El fin de semana vitoriano dio mucho más de lo previsto. Vimos tres grandes partidos, asistimos a destacables actuaciones individuales como las de Kuric, Llull, Rice, Claver o McCalebb para terminar frotándonos los ojos ante el rendimiento de los canarios, que no sólo derrotaron al Barça sino que lo hicieron de una forma contundente e inmisericorde. Difícil poder pedir más.

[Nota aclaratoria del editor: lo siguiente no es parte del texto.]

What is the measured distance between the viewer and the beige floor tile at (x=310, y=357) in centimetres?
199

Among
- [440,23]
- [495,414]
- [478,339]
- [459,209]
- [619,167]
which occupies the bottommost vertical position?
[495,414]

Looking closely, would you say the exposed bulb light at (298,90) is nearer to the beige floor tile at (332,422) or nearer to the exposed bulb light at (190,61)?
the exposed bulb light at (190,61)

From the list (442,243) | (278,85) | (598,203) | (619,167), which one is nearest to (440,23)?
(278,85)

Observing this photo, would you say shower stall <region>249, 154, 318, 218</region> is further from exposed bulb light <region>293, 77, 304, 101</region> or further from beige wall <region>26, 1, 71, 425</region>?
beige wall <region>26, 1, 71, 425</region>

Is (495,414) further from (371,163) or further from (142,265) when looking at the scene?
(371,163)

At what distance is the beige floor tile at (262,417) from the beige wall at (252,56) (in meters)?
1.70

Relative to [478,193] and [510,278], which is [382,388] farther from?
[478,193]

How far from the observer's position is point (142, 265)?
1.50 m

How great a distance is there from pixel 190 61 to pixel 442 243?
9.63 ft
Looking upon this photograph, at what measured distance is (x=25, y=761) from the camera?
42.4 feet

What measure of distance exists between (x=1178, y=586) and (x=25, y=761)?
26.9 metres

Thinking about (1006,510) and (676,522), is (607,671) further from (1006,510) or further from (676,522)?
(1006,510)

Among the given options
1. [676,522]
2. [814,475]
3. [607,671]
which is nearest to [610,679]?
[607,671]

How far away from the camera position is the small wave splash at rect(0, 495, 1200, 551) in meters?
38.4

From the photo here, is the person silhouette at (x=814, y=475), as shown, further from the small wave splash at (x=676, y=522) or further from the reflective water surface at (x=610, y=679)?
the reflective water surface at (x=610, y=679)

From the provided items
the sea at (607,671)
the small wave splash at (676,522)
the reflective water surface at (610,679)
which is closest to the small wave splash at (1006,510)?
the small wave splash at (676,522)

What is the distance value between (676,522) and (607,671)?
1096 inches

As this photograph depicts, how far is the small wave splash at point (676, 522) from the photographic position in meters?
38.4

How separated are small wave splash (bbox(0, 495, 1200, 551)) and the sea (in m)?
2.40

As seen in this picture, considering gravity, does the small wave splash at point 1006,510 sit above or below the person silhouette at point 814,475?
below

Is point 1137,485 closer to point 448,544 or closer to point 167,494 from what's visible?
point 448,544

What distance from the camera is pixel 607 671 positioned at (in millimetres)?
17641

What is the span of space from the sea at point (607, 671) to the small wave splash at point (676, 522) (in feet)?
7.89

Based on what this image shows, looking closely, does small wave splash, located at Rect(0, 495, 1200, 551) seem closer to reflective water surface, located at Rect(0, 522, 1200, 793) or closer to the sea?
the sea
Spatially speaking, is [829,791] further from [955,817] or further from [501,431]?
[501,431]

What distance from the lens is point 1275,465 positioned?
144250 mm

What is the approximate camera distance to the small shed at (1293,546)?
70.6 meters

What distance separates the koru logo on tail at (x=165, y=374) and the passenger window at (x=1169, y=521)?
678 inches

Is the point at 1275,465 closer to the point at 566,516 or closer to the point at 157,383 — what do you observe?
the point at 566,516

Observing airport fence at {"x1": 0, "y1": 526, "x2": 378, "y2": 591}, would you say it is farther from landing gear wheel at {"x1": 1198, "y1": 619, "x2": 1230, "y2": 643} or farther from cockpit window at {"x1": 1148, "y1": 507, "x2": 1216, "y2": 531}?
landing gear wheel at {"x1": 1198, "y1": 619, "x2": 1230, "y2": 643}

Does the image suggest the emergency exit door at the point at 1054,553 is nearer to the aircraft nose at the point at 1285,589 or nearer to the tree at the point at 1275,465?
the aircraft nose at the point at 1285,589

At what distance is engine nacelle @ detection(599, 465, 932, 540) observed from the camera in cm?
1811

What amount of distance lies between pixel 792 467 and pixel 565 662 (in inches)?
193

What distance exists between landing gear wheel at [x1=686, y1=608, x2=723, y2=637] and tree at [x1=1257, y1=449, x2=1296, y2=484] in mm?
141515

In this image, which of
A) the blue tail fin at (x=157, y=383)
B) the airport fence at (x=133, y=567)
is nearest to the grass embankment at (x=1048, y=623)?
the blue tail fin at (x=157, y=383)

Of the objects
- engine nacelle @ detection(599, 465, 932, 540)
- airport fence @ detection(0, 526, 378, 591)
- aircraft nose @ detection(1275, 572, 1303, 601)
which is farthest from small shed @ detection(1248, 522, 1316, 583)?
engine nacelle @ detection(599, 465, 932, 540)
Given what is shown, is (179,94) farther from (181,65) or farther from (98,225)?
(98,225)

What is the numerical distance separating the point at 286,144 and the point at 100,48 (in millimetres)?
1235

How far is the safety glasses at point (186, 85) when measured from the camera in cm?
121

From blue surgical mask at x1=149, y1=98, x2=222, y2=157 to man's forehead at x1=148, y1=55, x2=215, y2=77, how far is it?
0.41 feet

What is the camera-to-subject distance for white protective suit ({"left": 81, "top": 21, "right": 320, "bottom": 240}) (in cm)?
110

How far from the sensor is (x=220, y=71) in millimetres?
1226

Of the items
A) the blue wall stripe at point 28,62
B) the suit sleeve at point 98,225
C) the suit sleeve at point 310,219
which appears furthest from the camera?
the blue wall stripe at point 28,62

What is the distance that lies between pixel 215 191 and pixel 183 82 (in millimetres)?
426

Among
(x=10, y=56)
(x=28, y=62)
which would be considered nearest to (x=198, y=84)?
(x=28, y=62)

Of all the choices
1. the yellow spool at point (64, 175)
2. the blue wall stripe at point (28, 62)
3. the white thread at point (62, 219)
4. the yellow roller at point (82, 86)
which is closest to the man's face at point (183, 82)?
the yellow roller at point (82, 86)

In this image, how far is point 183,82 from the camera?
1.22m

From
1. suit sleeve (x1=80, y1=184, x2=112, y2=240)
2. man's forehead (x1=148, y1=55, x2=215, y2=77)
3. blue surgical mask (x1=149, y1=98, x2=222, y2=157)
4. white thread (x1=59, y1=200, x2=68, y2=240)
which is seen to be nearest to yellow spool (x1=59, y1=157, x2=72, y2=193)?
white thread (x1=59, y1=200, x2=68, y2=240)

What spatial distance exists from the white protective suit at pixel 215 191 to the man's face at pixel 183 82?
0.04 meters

Si tomamos un poco de perspectiva, la sorpresa pierde tamaño. El Herbalife es uno de los mejores ejemplos que tenemos en nuestra liga de proyecto sensato. Desde hace varias temporadas su evolución ha sido firme y constante. Estamos hablando de un equipo que en las dos recientes cursos jugó una final de Eurocup y unas semifinales, fue finalista de la última Copa del Rey (perdiendo por cuatro puntos ante el Madrid) y terminó quinto en la Liga Endesa 2015/2016. Paso a paso sus objetivos han sido más ambiciosos y para ello sus dirigentes han puesto en disposición de relevantes entrenadores como Pedro Martínez, Aíto y ahora Luis Casimiro, mejores recursos humanos cada año. Ver la integración casi instantánea de gente como McCalebb, Planicic o Hendrix hace pensar que la potencia de la plantilla ha subido un escalón que a las primeras de cambio se ha mostrado competitivo. Pero como no sólo de jugadores se alimenta el crecimiento de un club, se construyó un pabellón que estuviese a la altura de sus intenciones y diese cobijo a su extraordinaria e incondicional afición. Y claro, de tanto ir, al final llega un fin de semana de Septiembre, las estrellas se alinean y acabas bailando al lustroso Barcelona.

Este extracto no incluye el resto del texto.